Personal information
- Date of birth: 15 December 1967 (age 58)
- Place of birth: Milan, Italy
- Height: 1.82 m (6 ft 0 in)
- Position: Defender

Team information
- Current team: Monza U19 (head coach)

Youth career
- Pisa

Senior career*
- Years: Team / Apps / (Gls)
- 1987–1988: Bariviera / 0 / (0)
- 1988–1989: Trezzano / 0 / (0)
- 1989–1990: Castanese / 0 / (0)
- 1990–1994: Gallaratese / 91 / (5)
- 1994–1995: Corsico / 31 / (1)
- 1995–1997: Solbiatese / 63 / (3)
- 1997–2000: Lumezzane / 90 / (3)
- 2000–2002: Como / 66 / (3)
- 2002–2003: Palermo / 16 / (0)
- 2002–2003: Como / 11 / (0)
- 2003–2005: Ascoli / 70 / (2)
- 2005–2007: Torino / 59 / (1)
- 2007–2008: Venezia / 28 / (1)
- 2008–2009: Como / 33 / (1)
- Total:  / 558 / (20)

Managerial career
- 2009–2010: Como
- 2010–2011: Como (assistant)
- 2011–2012: Cremonese
- 2013–2014: Catanzaro
- 2014: SPAL
- 2015: Torres
- 2015–2016: Rimini
- 2016–2017: Padova
- 2017–2018: Fano
- 2018: Renate
- 2019–2020: Olbia
- 2020–2021: Giana Erminio
- 2022–2023: Vis Pesaro
- 2024–: Monza U19

= Oscar Brevi =

Italian footballer and manager

Oscar Brevi (born 15 December 1967) is an Italian professional football manager and former player who is the under-19 coach of Italian club Monza. He played as a defender.

==Career==
===Player===
Brevi from 1995 to 2009 has played for Solbiatese, Lumezzane, Como, Palermo, Ascoli, Torino and Venezia.

===Coach===
On 20 October 2009 he was named, together with Ottavio Strano, to replace Stefano Di Chiara as Como new head coach, thus putting an end to his playing career.

In the 2011–12 season he was appointed as the head coach of Lega Pro Prima Divisione side Cremonese; he also served as the team's coach in the next season, until 25 September 2012, when he was sacked.

He was appointed head coach of Serie C club Renate on 5 June 2018. He was fired on 15 October 2018, with Renate in 14th place.

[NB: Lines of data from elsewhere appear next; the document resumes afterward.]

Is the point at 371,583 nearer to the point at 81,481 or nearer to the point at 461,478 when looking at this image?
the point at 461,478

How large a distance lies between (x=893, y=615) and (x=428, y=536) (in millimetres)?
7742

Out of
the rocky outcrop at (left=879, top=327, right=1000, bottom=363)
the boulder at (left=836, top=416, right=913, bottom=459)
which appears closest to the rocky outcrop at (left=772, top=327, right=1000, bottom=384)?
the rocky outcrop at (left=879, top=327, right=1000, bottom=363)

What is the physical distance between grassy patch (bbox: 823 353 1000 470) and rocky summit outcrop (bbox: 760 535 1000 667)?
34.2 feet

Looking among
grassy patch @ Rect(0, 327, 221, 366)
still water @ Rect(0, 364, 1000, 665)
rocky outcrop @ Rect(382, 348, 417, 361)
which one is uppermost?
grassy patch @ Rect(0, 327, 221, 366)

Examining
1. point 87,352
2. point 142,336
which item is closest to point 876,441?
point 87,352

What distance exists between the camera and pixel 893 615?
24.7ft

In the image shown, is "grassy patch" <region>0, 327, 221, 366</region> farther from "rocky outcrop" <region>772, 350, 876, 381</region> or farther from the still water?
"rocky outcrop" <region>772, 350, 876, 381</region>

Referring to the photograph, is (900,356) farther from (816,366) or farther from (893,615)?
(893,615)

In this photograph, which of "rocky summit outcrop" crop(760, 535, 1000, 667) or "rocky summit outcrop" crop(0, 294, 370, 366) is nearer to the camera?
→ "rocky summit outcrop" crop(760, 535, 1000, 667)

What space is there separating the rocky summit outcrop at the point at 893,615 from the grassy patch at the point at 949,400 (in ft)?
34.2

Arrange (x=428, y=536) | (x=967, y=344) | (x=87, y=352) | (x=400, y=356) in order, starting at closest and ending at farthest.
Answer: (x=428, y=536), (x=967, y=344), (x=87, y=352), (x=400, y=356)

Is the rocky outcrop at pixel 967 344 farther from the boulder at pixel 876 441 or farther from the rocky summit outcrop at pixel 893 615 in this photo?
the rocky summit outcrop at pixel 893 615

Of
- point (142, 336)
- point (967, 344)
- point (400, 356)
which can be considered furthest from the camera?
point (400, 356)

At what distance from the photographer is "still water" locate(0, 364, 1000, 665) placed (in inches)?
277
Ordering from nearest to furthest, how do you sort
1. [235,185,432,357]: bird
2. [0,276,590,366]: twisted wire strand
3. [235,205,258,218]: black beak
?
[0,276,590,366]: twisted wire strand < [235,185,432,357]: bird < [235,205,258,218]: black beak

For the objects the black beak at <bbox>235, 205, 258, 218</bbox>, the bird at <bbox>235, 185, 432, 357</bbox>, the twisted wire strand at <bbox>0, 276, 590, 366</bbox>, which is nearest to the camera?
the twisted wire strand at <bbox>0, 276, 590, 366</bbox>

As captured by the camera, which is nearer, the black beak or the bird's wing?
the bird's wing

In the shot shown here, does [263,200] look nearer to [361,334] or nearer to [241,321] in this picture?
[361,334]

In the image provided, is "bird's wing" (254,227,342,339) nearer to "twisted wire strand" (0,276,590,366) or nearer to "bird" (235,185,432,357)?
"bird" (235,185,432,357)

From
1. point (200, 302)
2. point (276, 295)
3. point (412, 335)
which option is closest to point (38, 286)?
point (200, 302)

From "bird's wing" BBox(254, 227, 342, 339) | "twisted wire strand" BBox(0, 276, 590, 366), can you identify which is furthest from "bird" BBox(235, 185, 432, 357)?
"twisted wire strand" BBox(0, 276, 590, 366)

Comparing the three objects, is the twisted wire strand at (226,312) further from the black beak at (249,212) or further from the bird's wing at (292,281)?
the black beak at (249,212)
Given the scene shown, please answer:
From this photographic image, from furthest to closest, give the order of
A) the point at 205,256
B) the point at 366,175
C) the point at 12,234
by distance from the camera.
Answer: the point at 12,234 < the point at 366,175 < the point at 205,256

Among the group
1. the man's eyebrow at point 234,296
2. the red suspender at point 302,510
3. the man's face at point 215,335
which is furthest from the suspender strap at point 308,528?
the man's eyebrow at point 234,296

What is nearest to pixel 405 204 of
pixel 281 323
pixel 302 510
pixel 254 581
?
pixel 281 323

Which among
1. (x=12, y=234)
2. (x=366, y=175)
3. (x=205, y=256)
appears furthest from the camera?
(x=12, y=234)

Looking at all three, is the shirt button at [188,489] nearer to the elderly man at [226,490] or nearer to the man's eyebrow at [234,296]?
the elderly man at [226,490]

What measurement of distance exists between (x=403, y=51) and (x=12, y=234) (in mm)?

On 14 December 2020, Brevi returned into management as the new head coach of Serie C club Giana Erminio. He was fired by Giana Erminio on 10 November 2021, with the club in 17th place in the standings.

He successively served as head coach of Serie C club Vis Pesaro from December 2022 to April 2023.

In March 2024, Brevi was named the new Under-19 coach of Monza.

==Personal life==
Oscar's younger brother Ezio is a former Serie A football player and former head coach of Voluntas Spoleto in Serie D.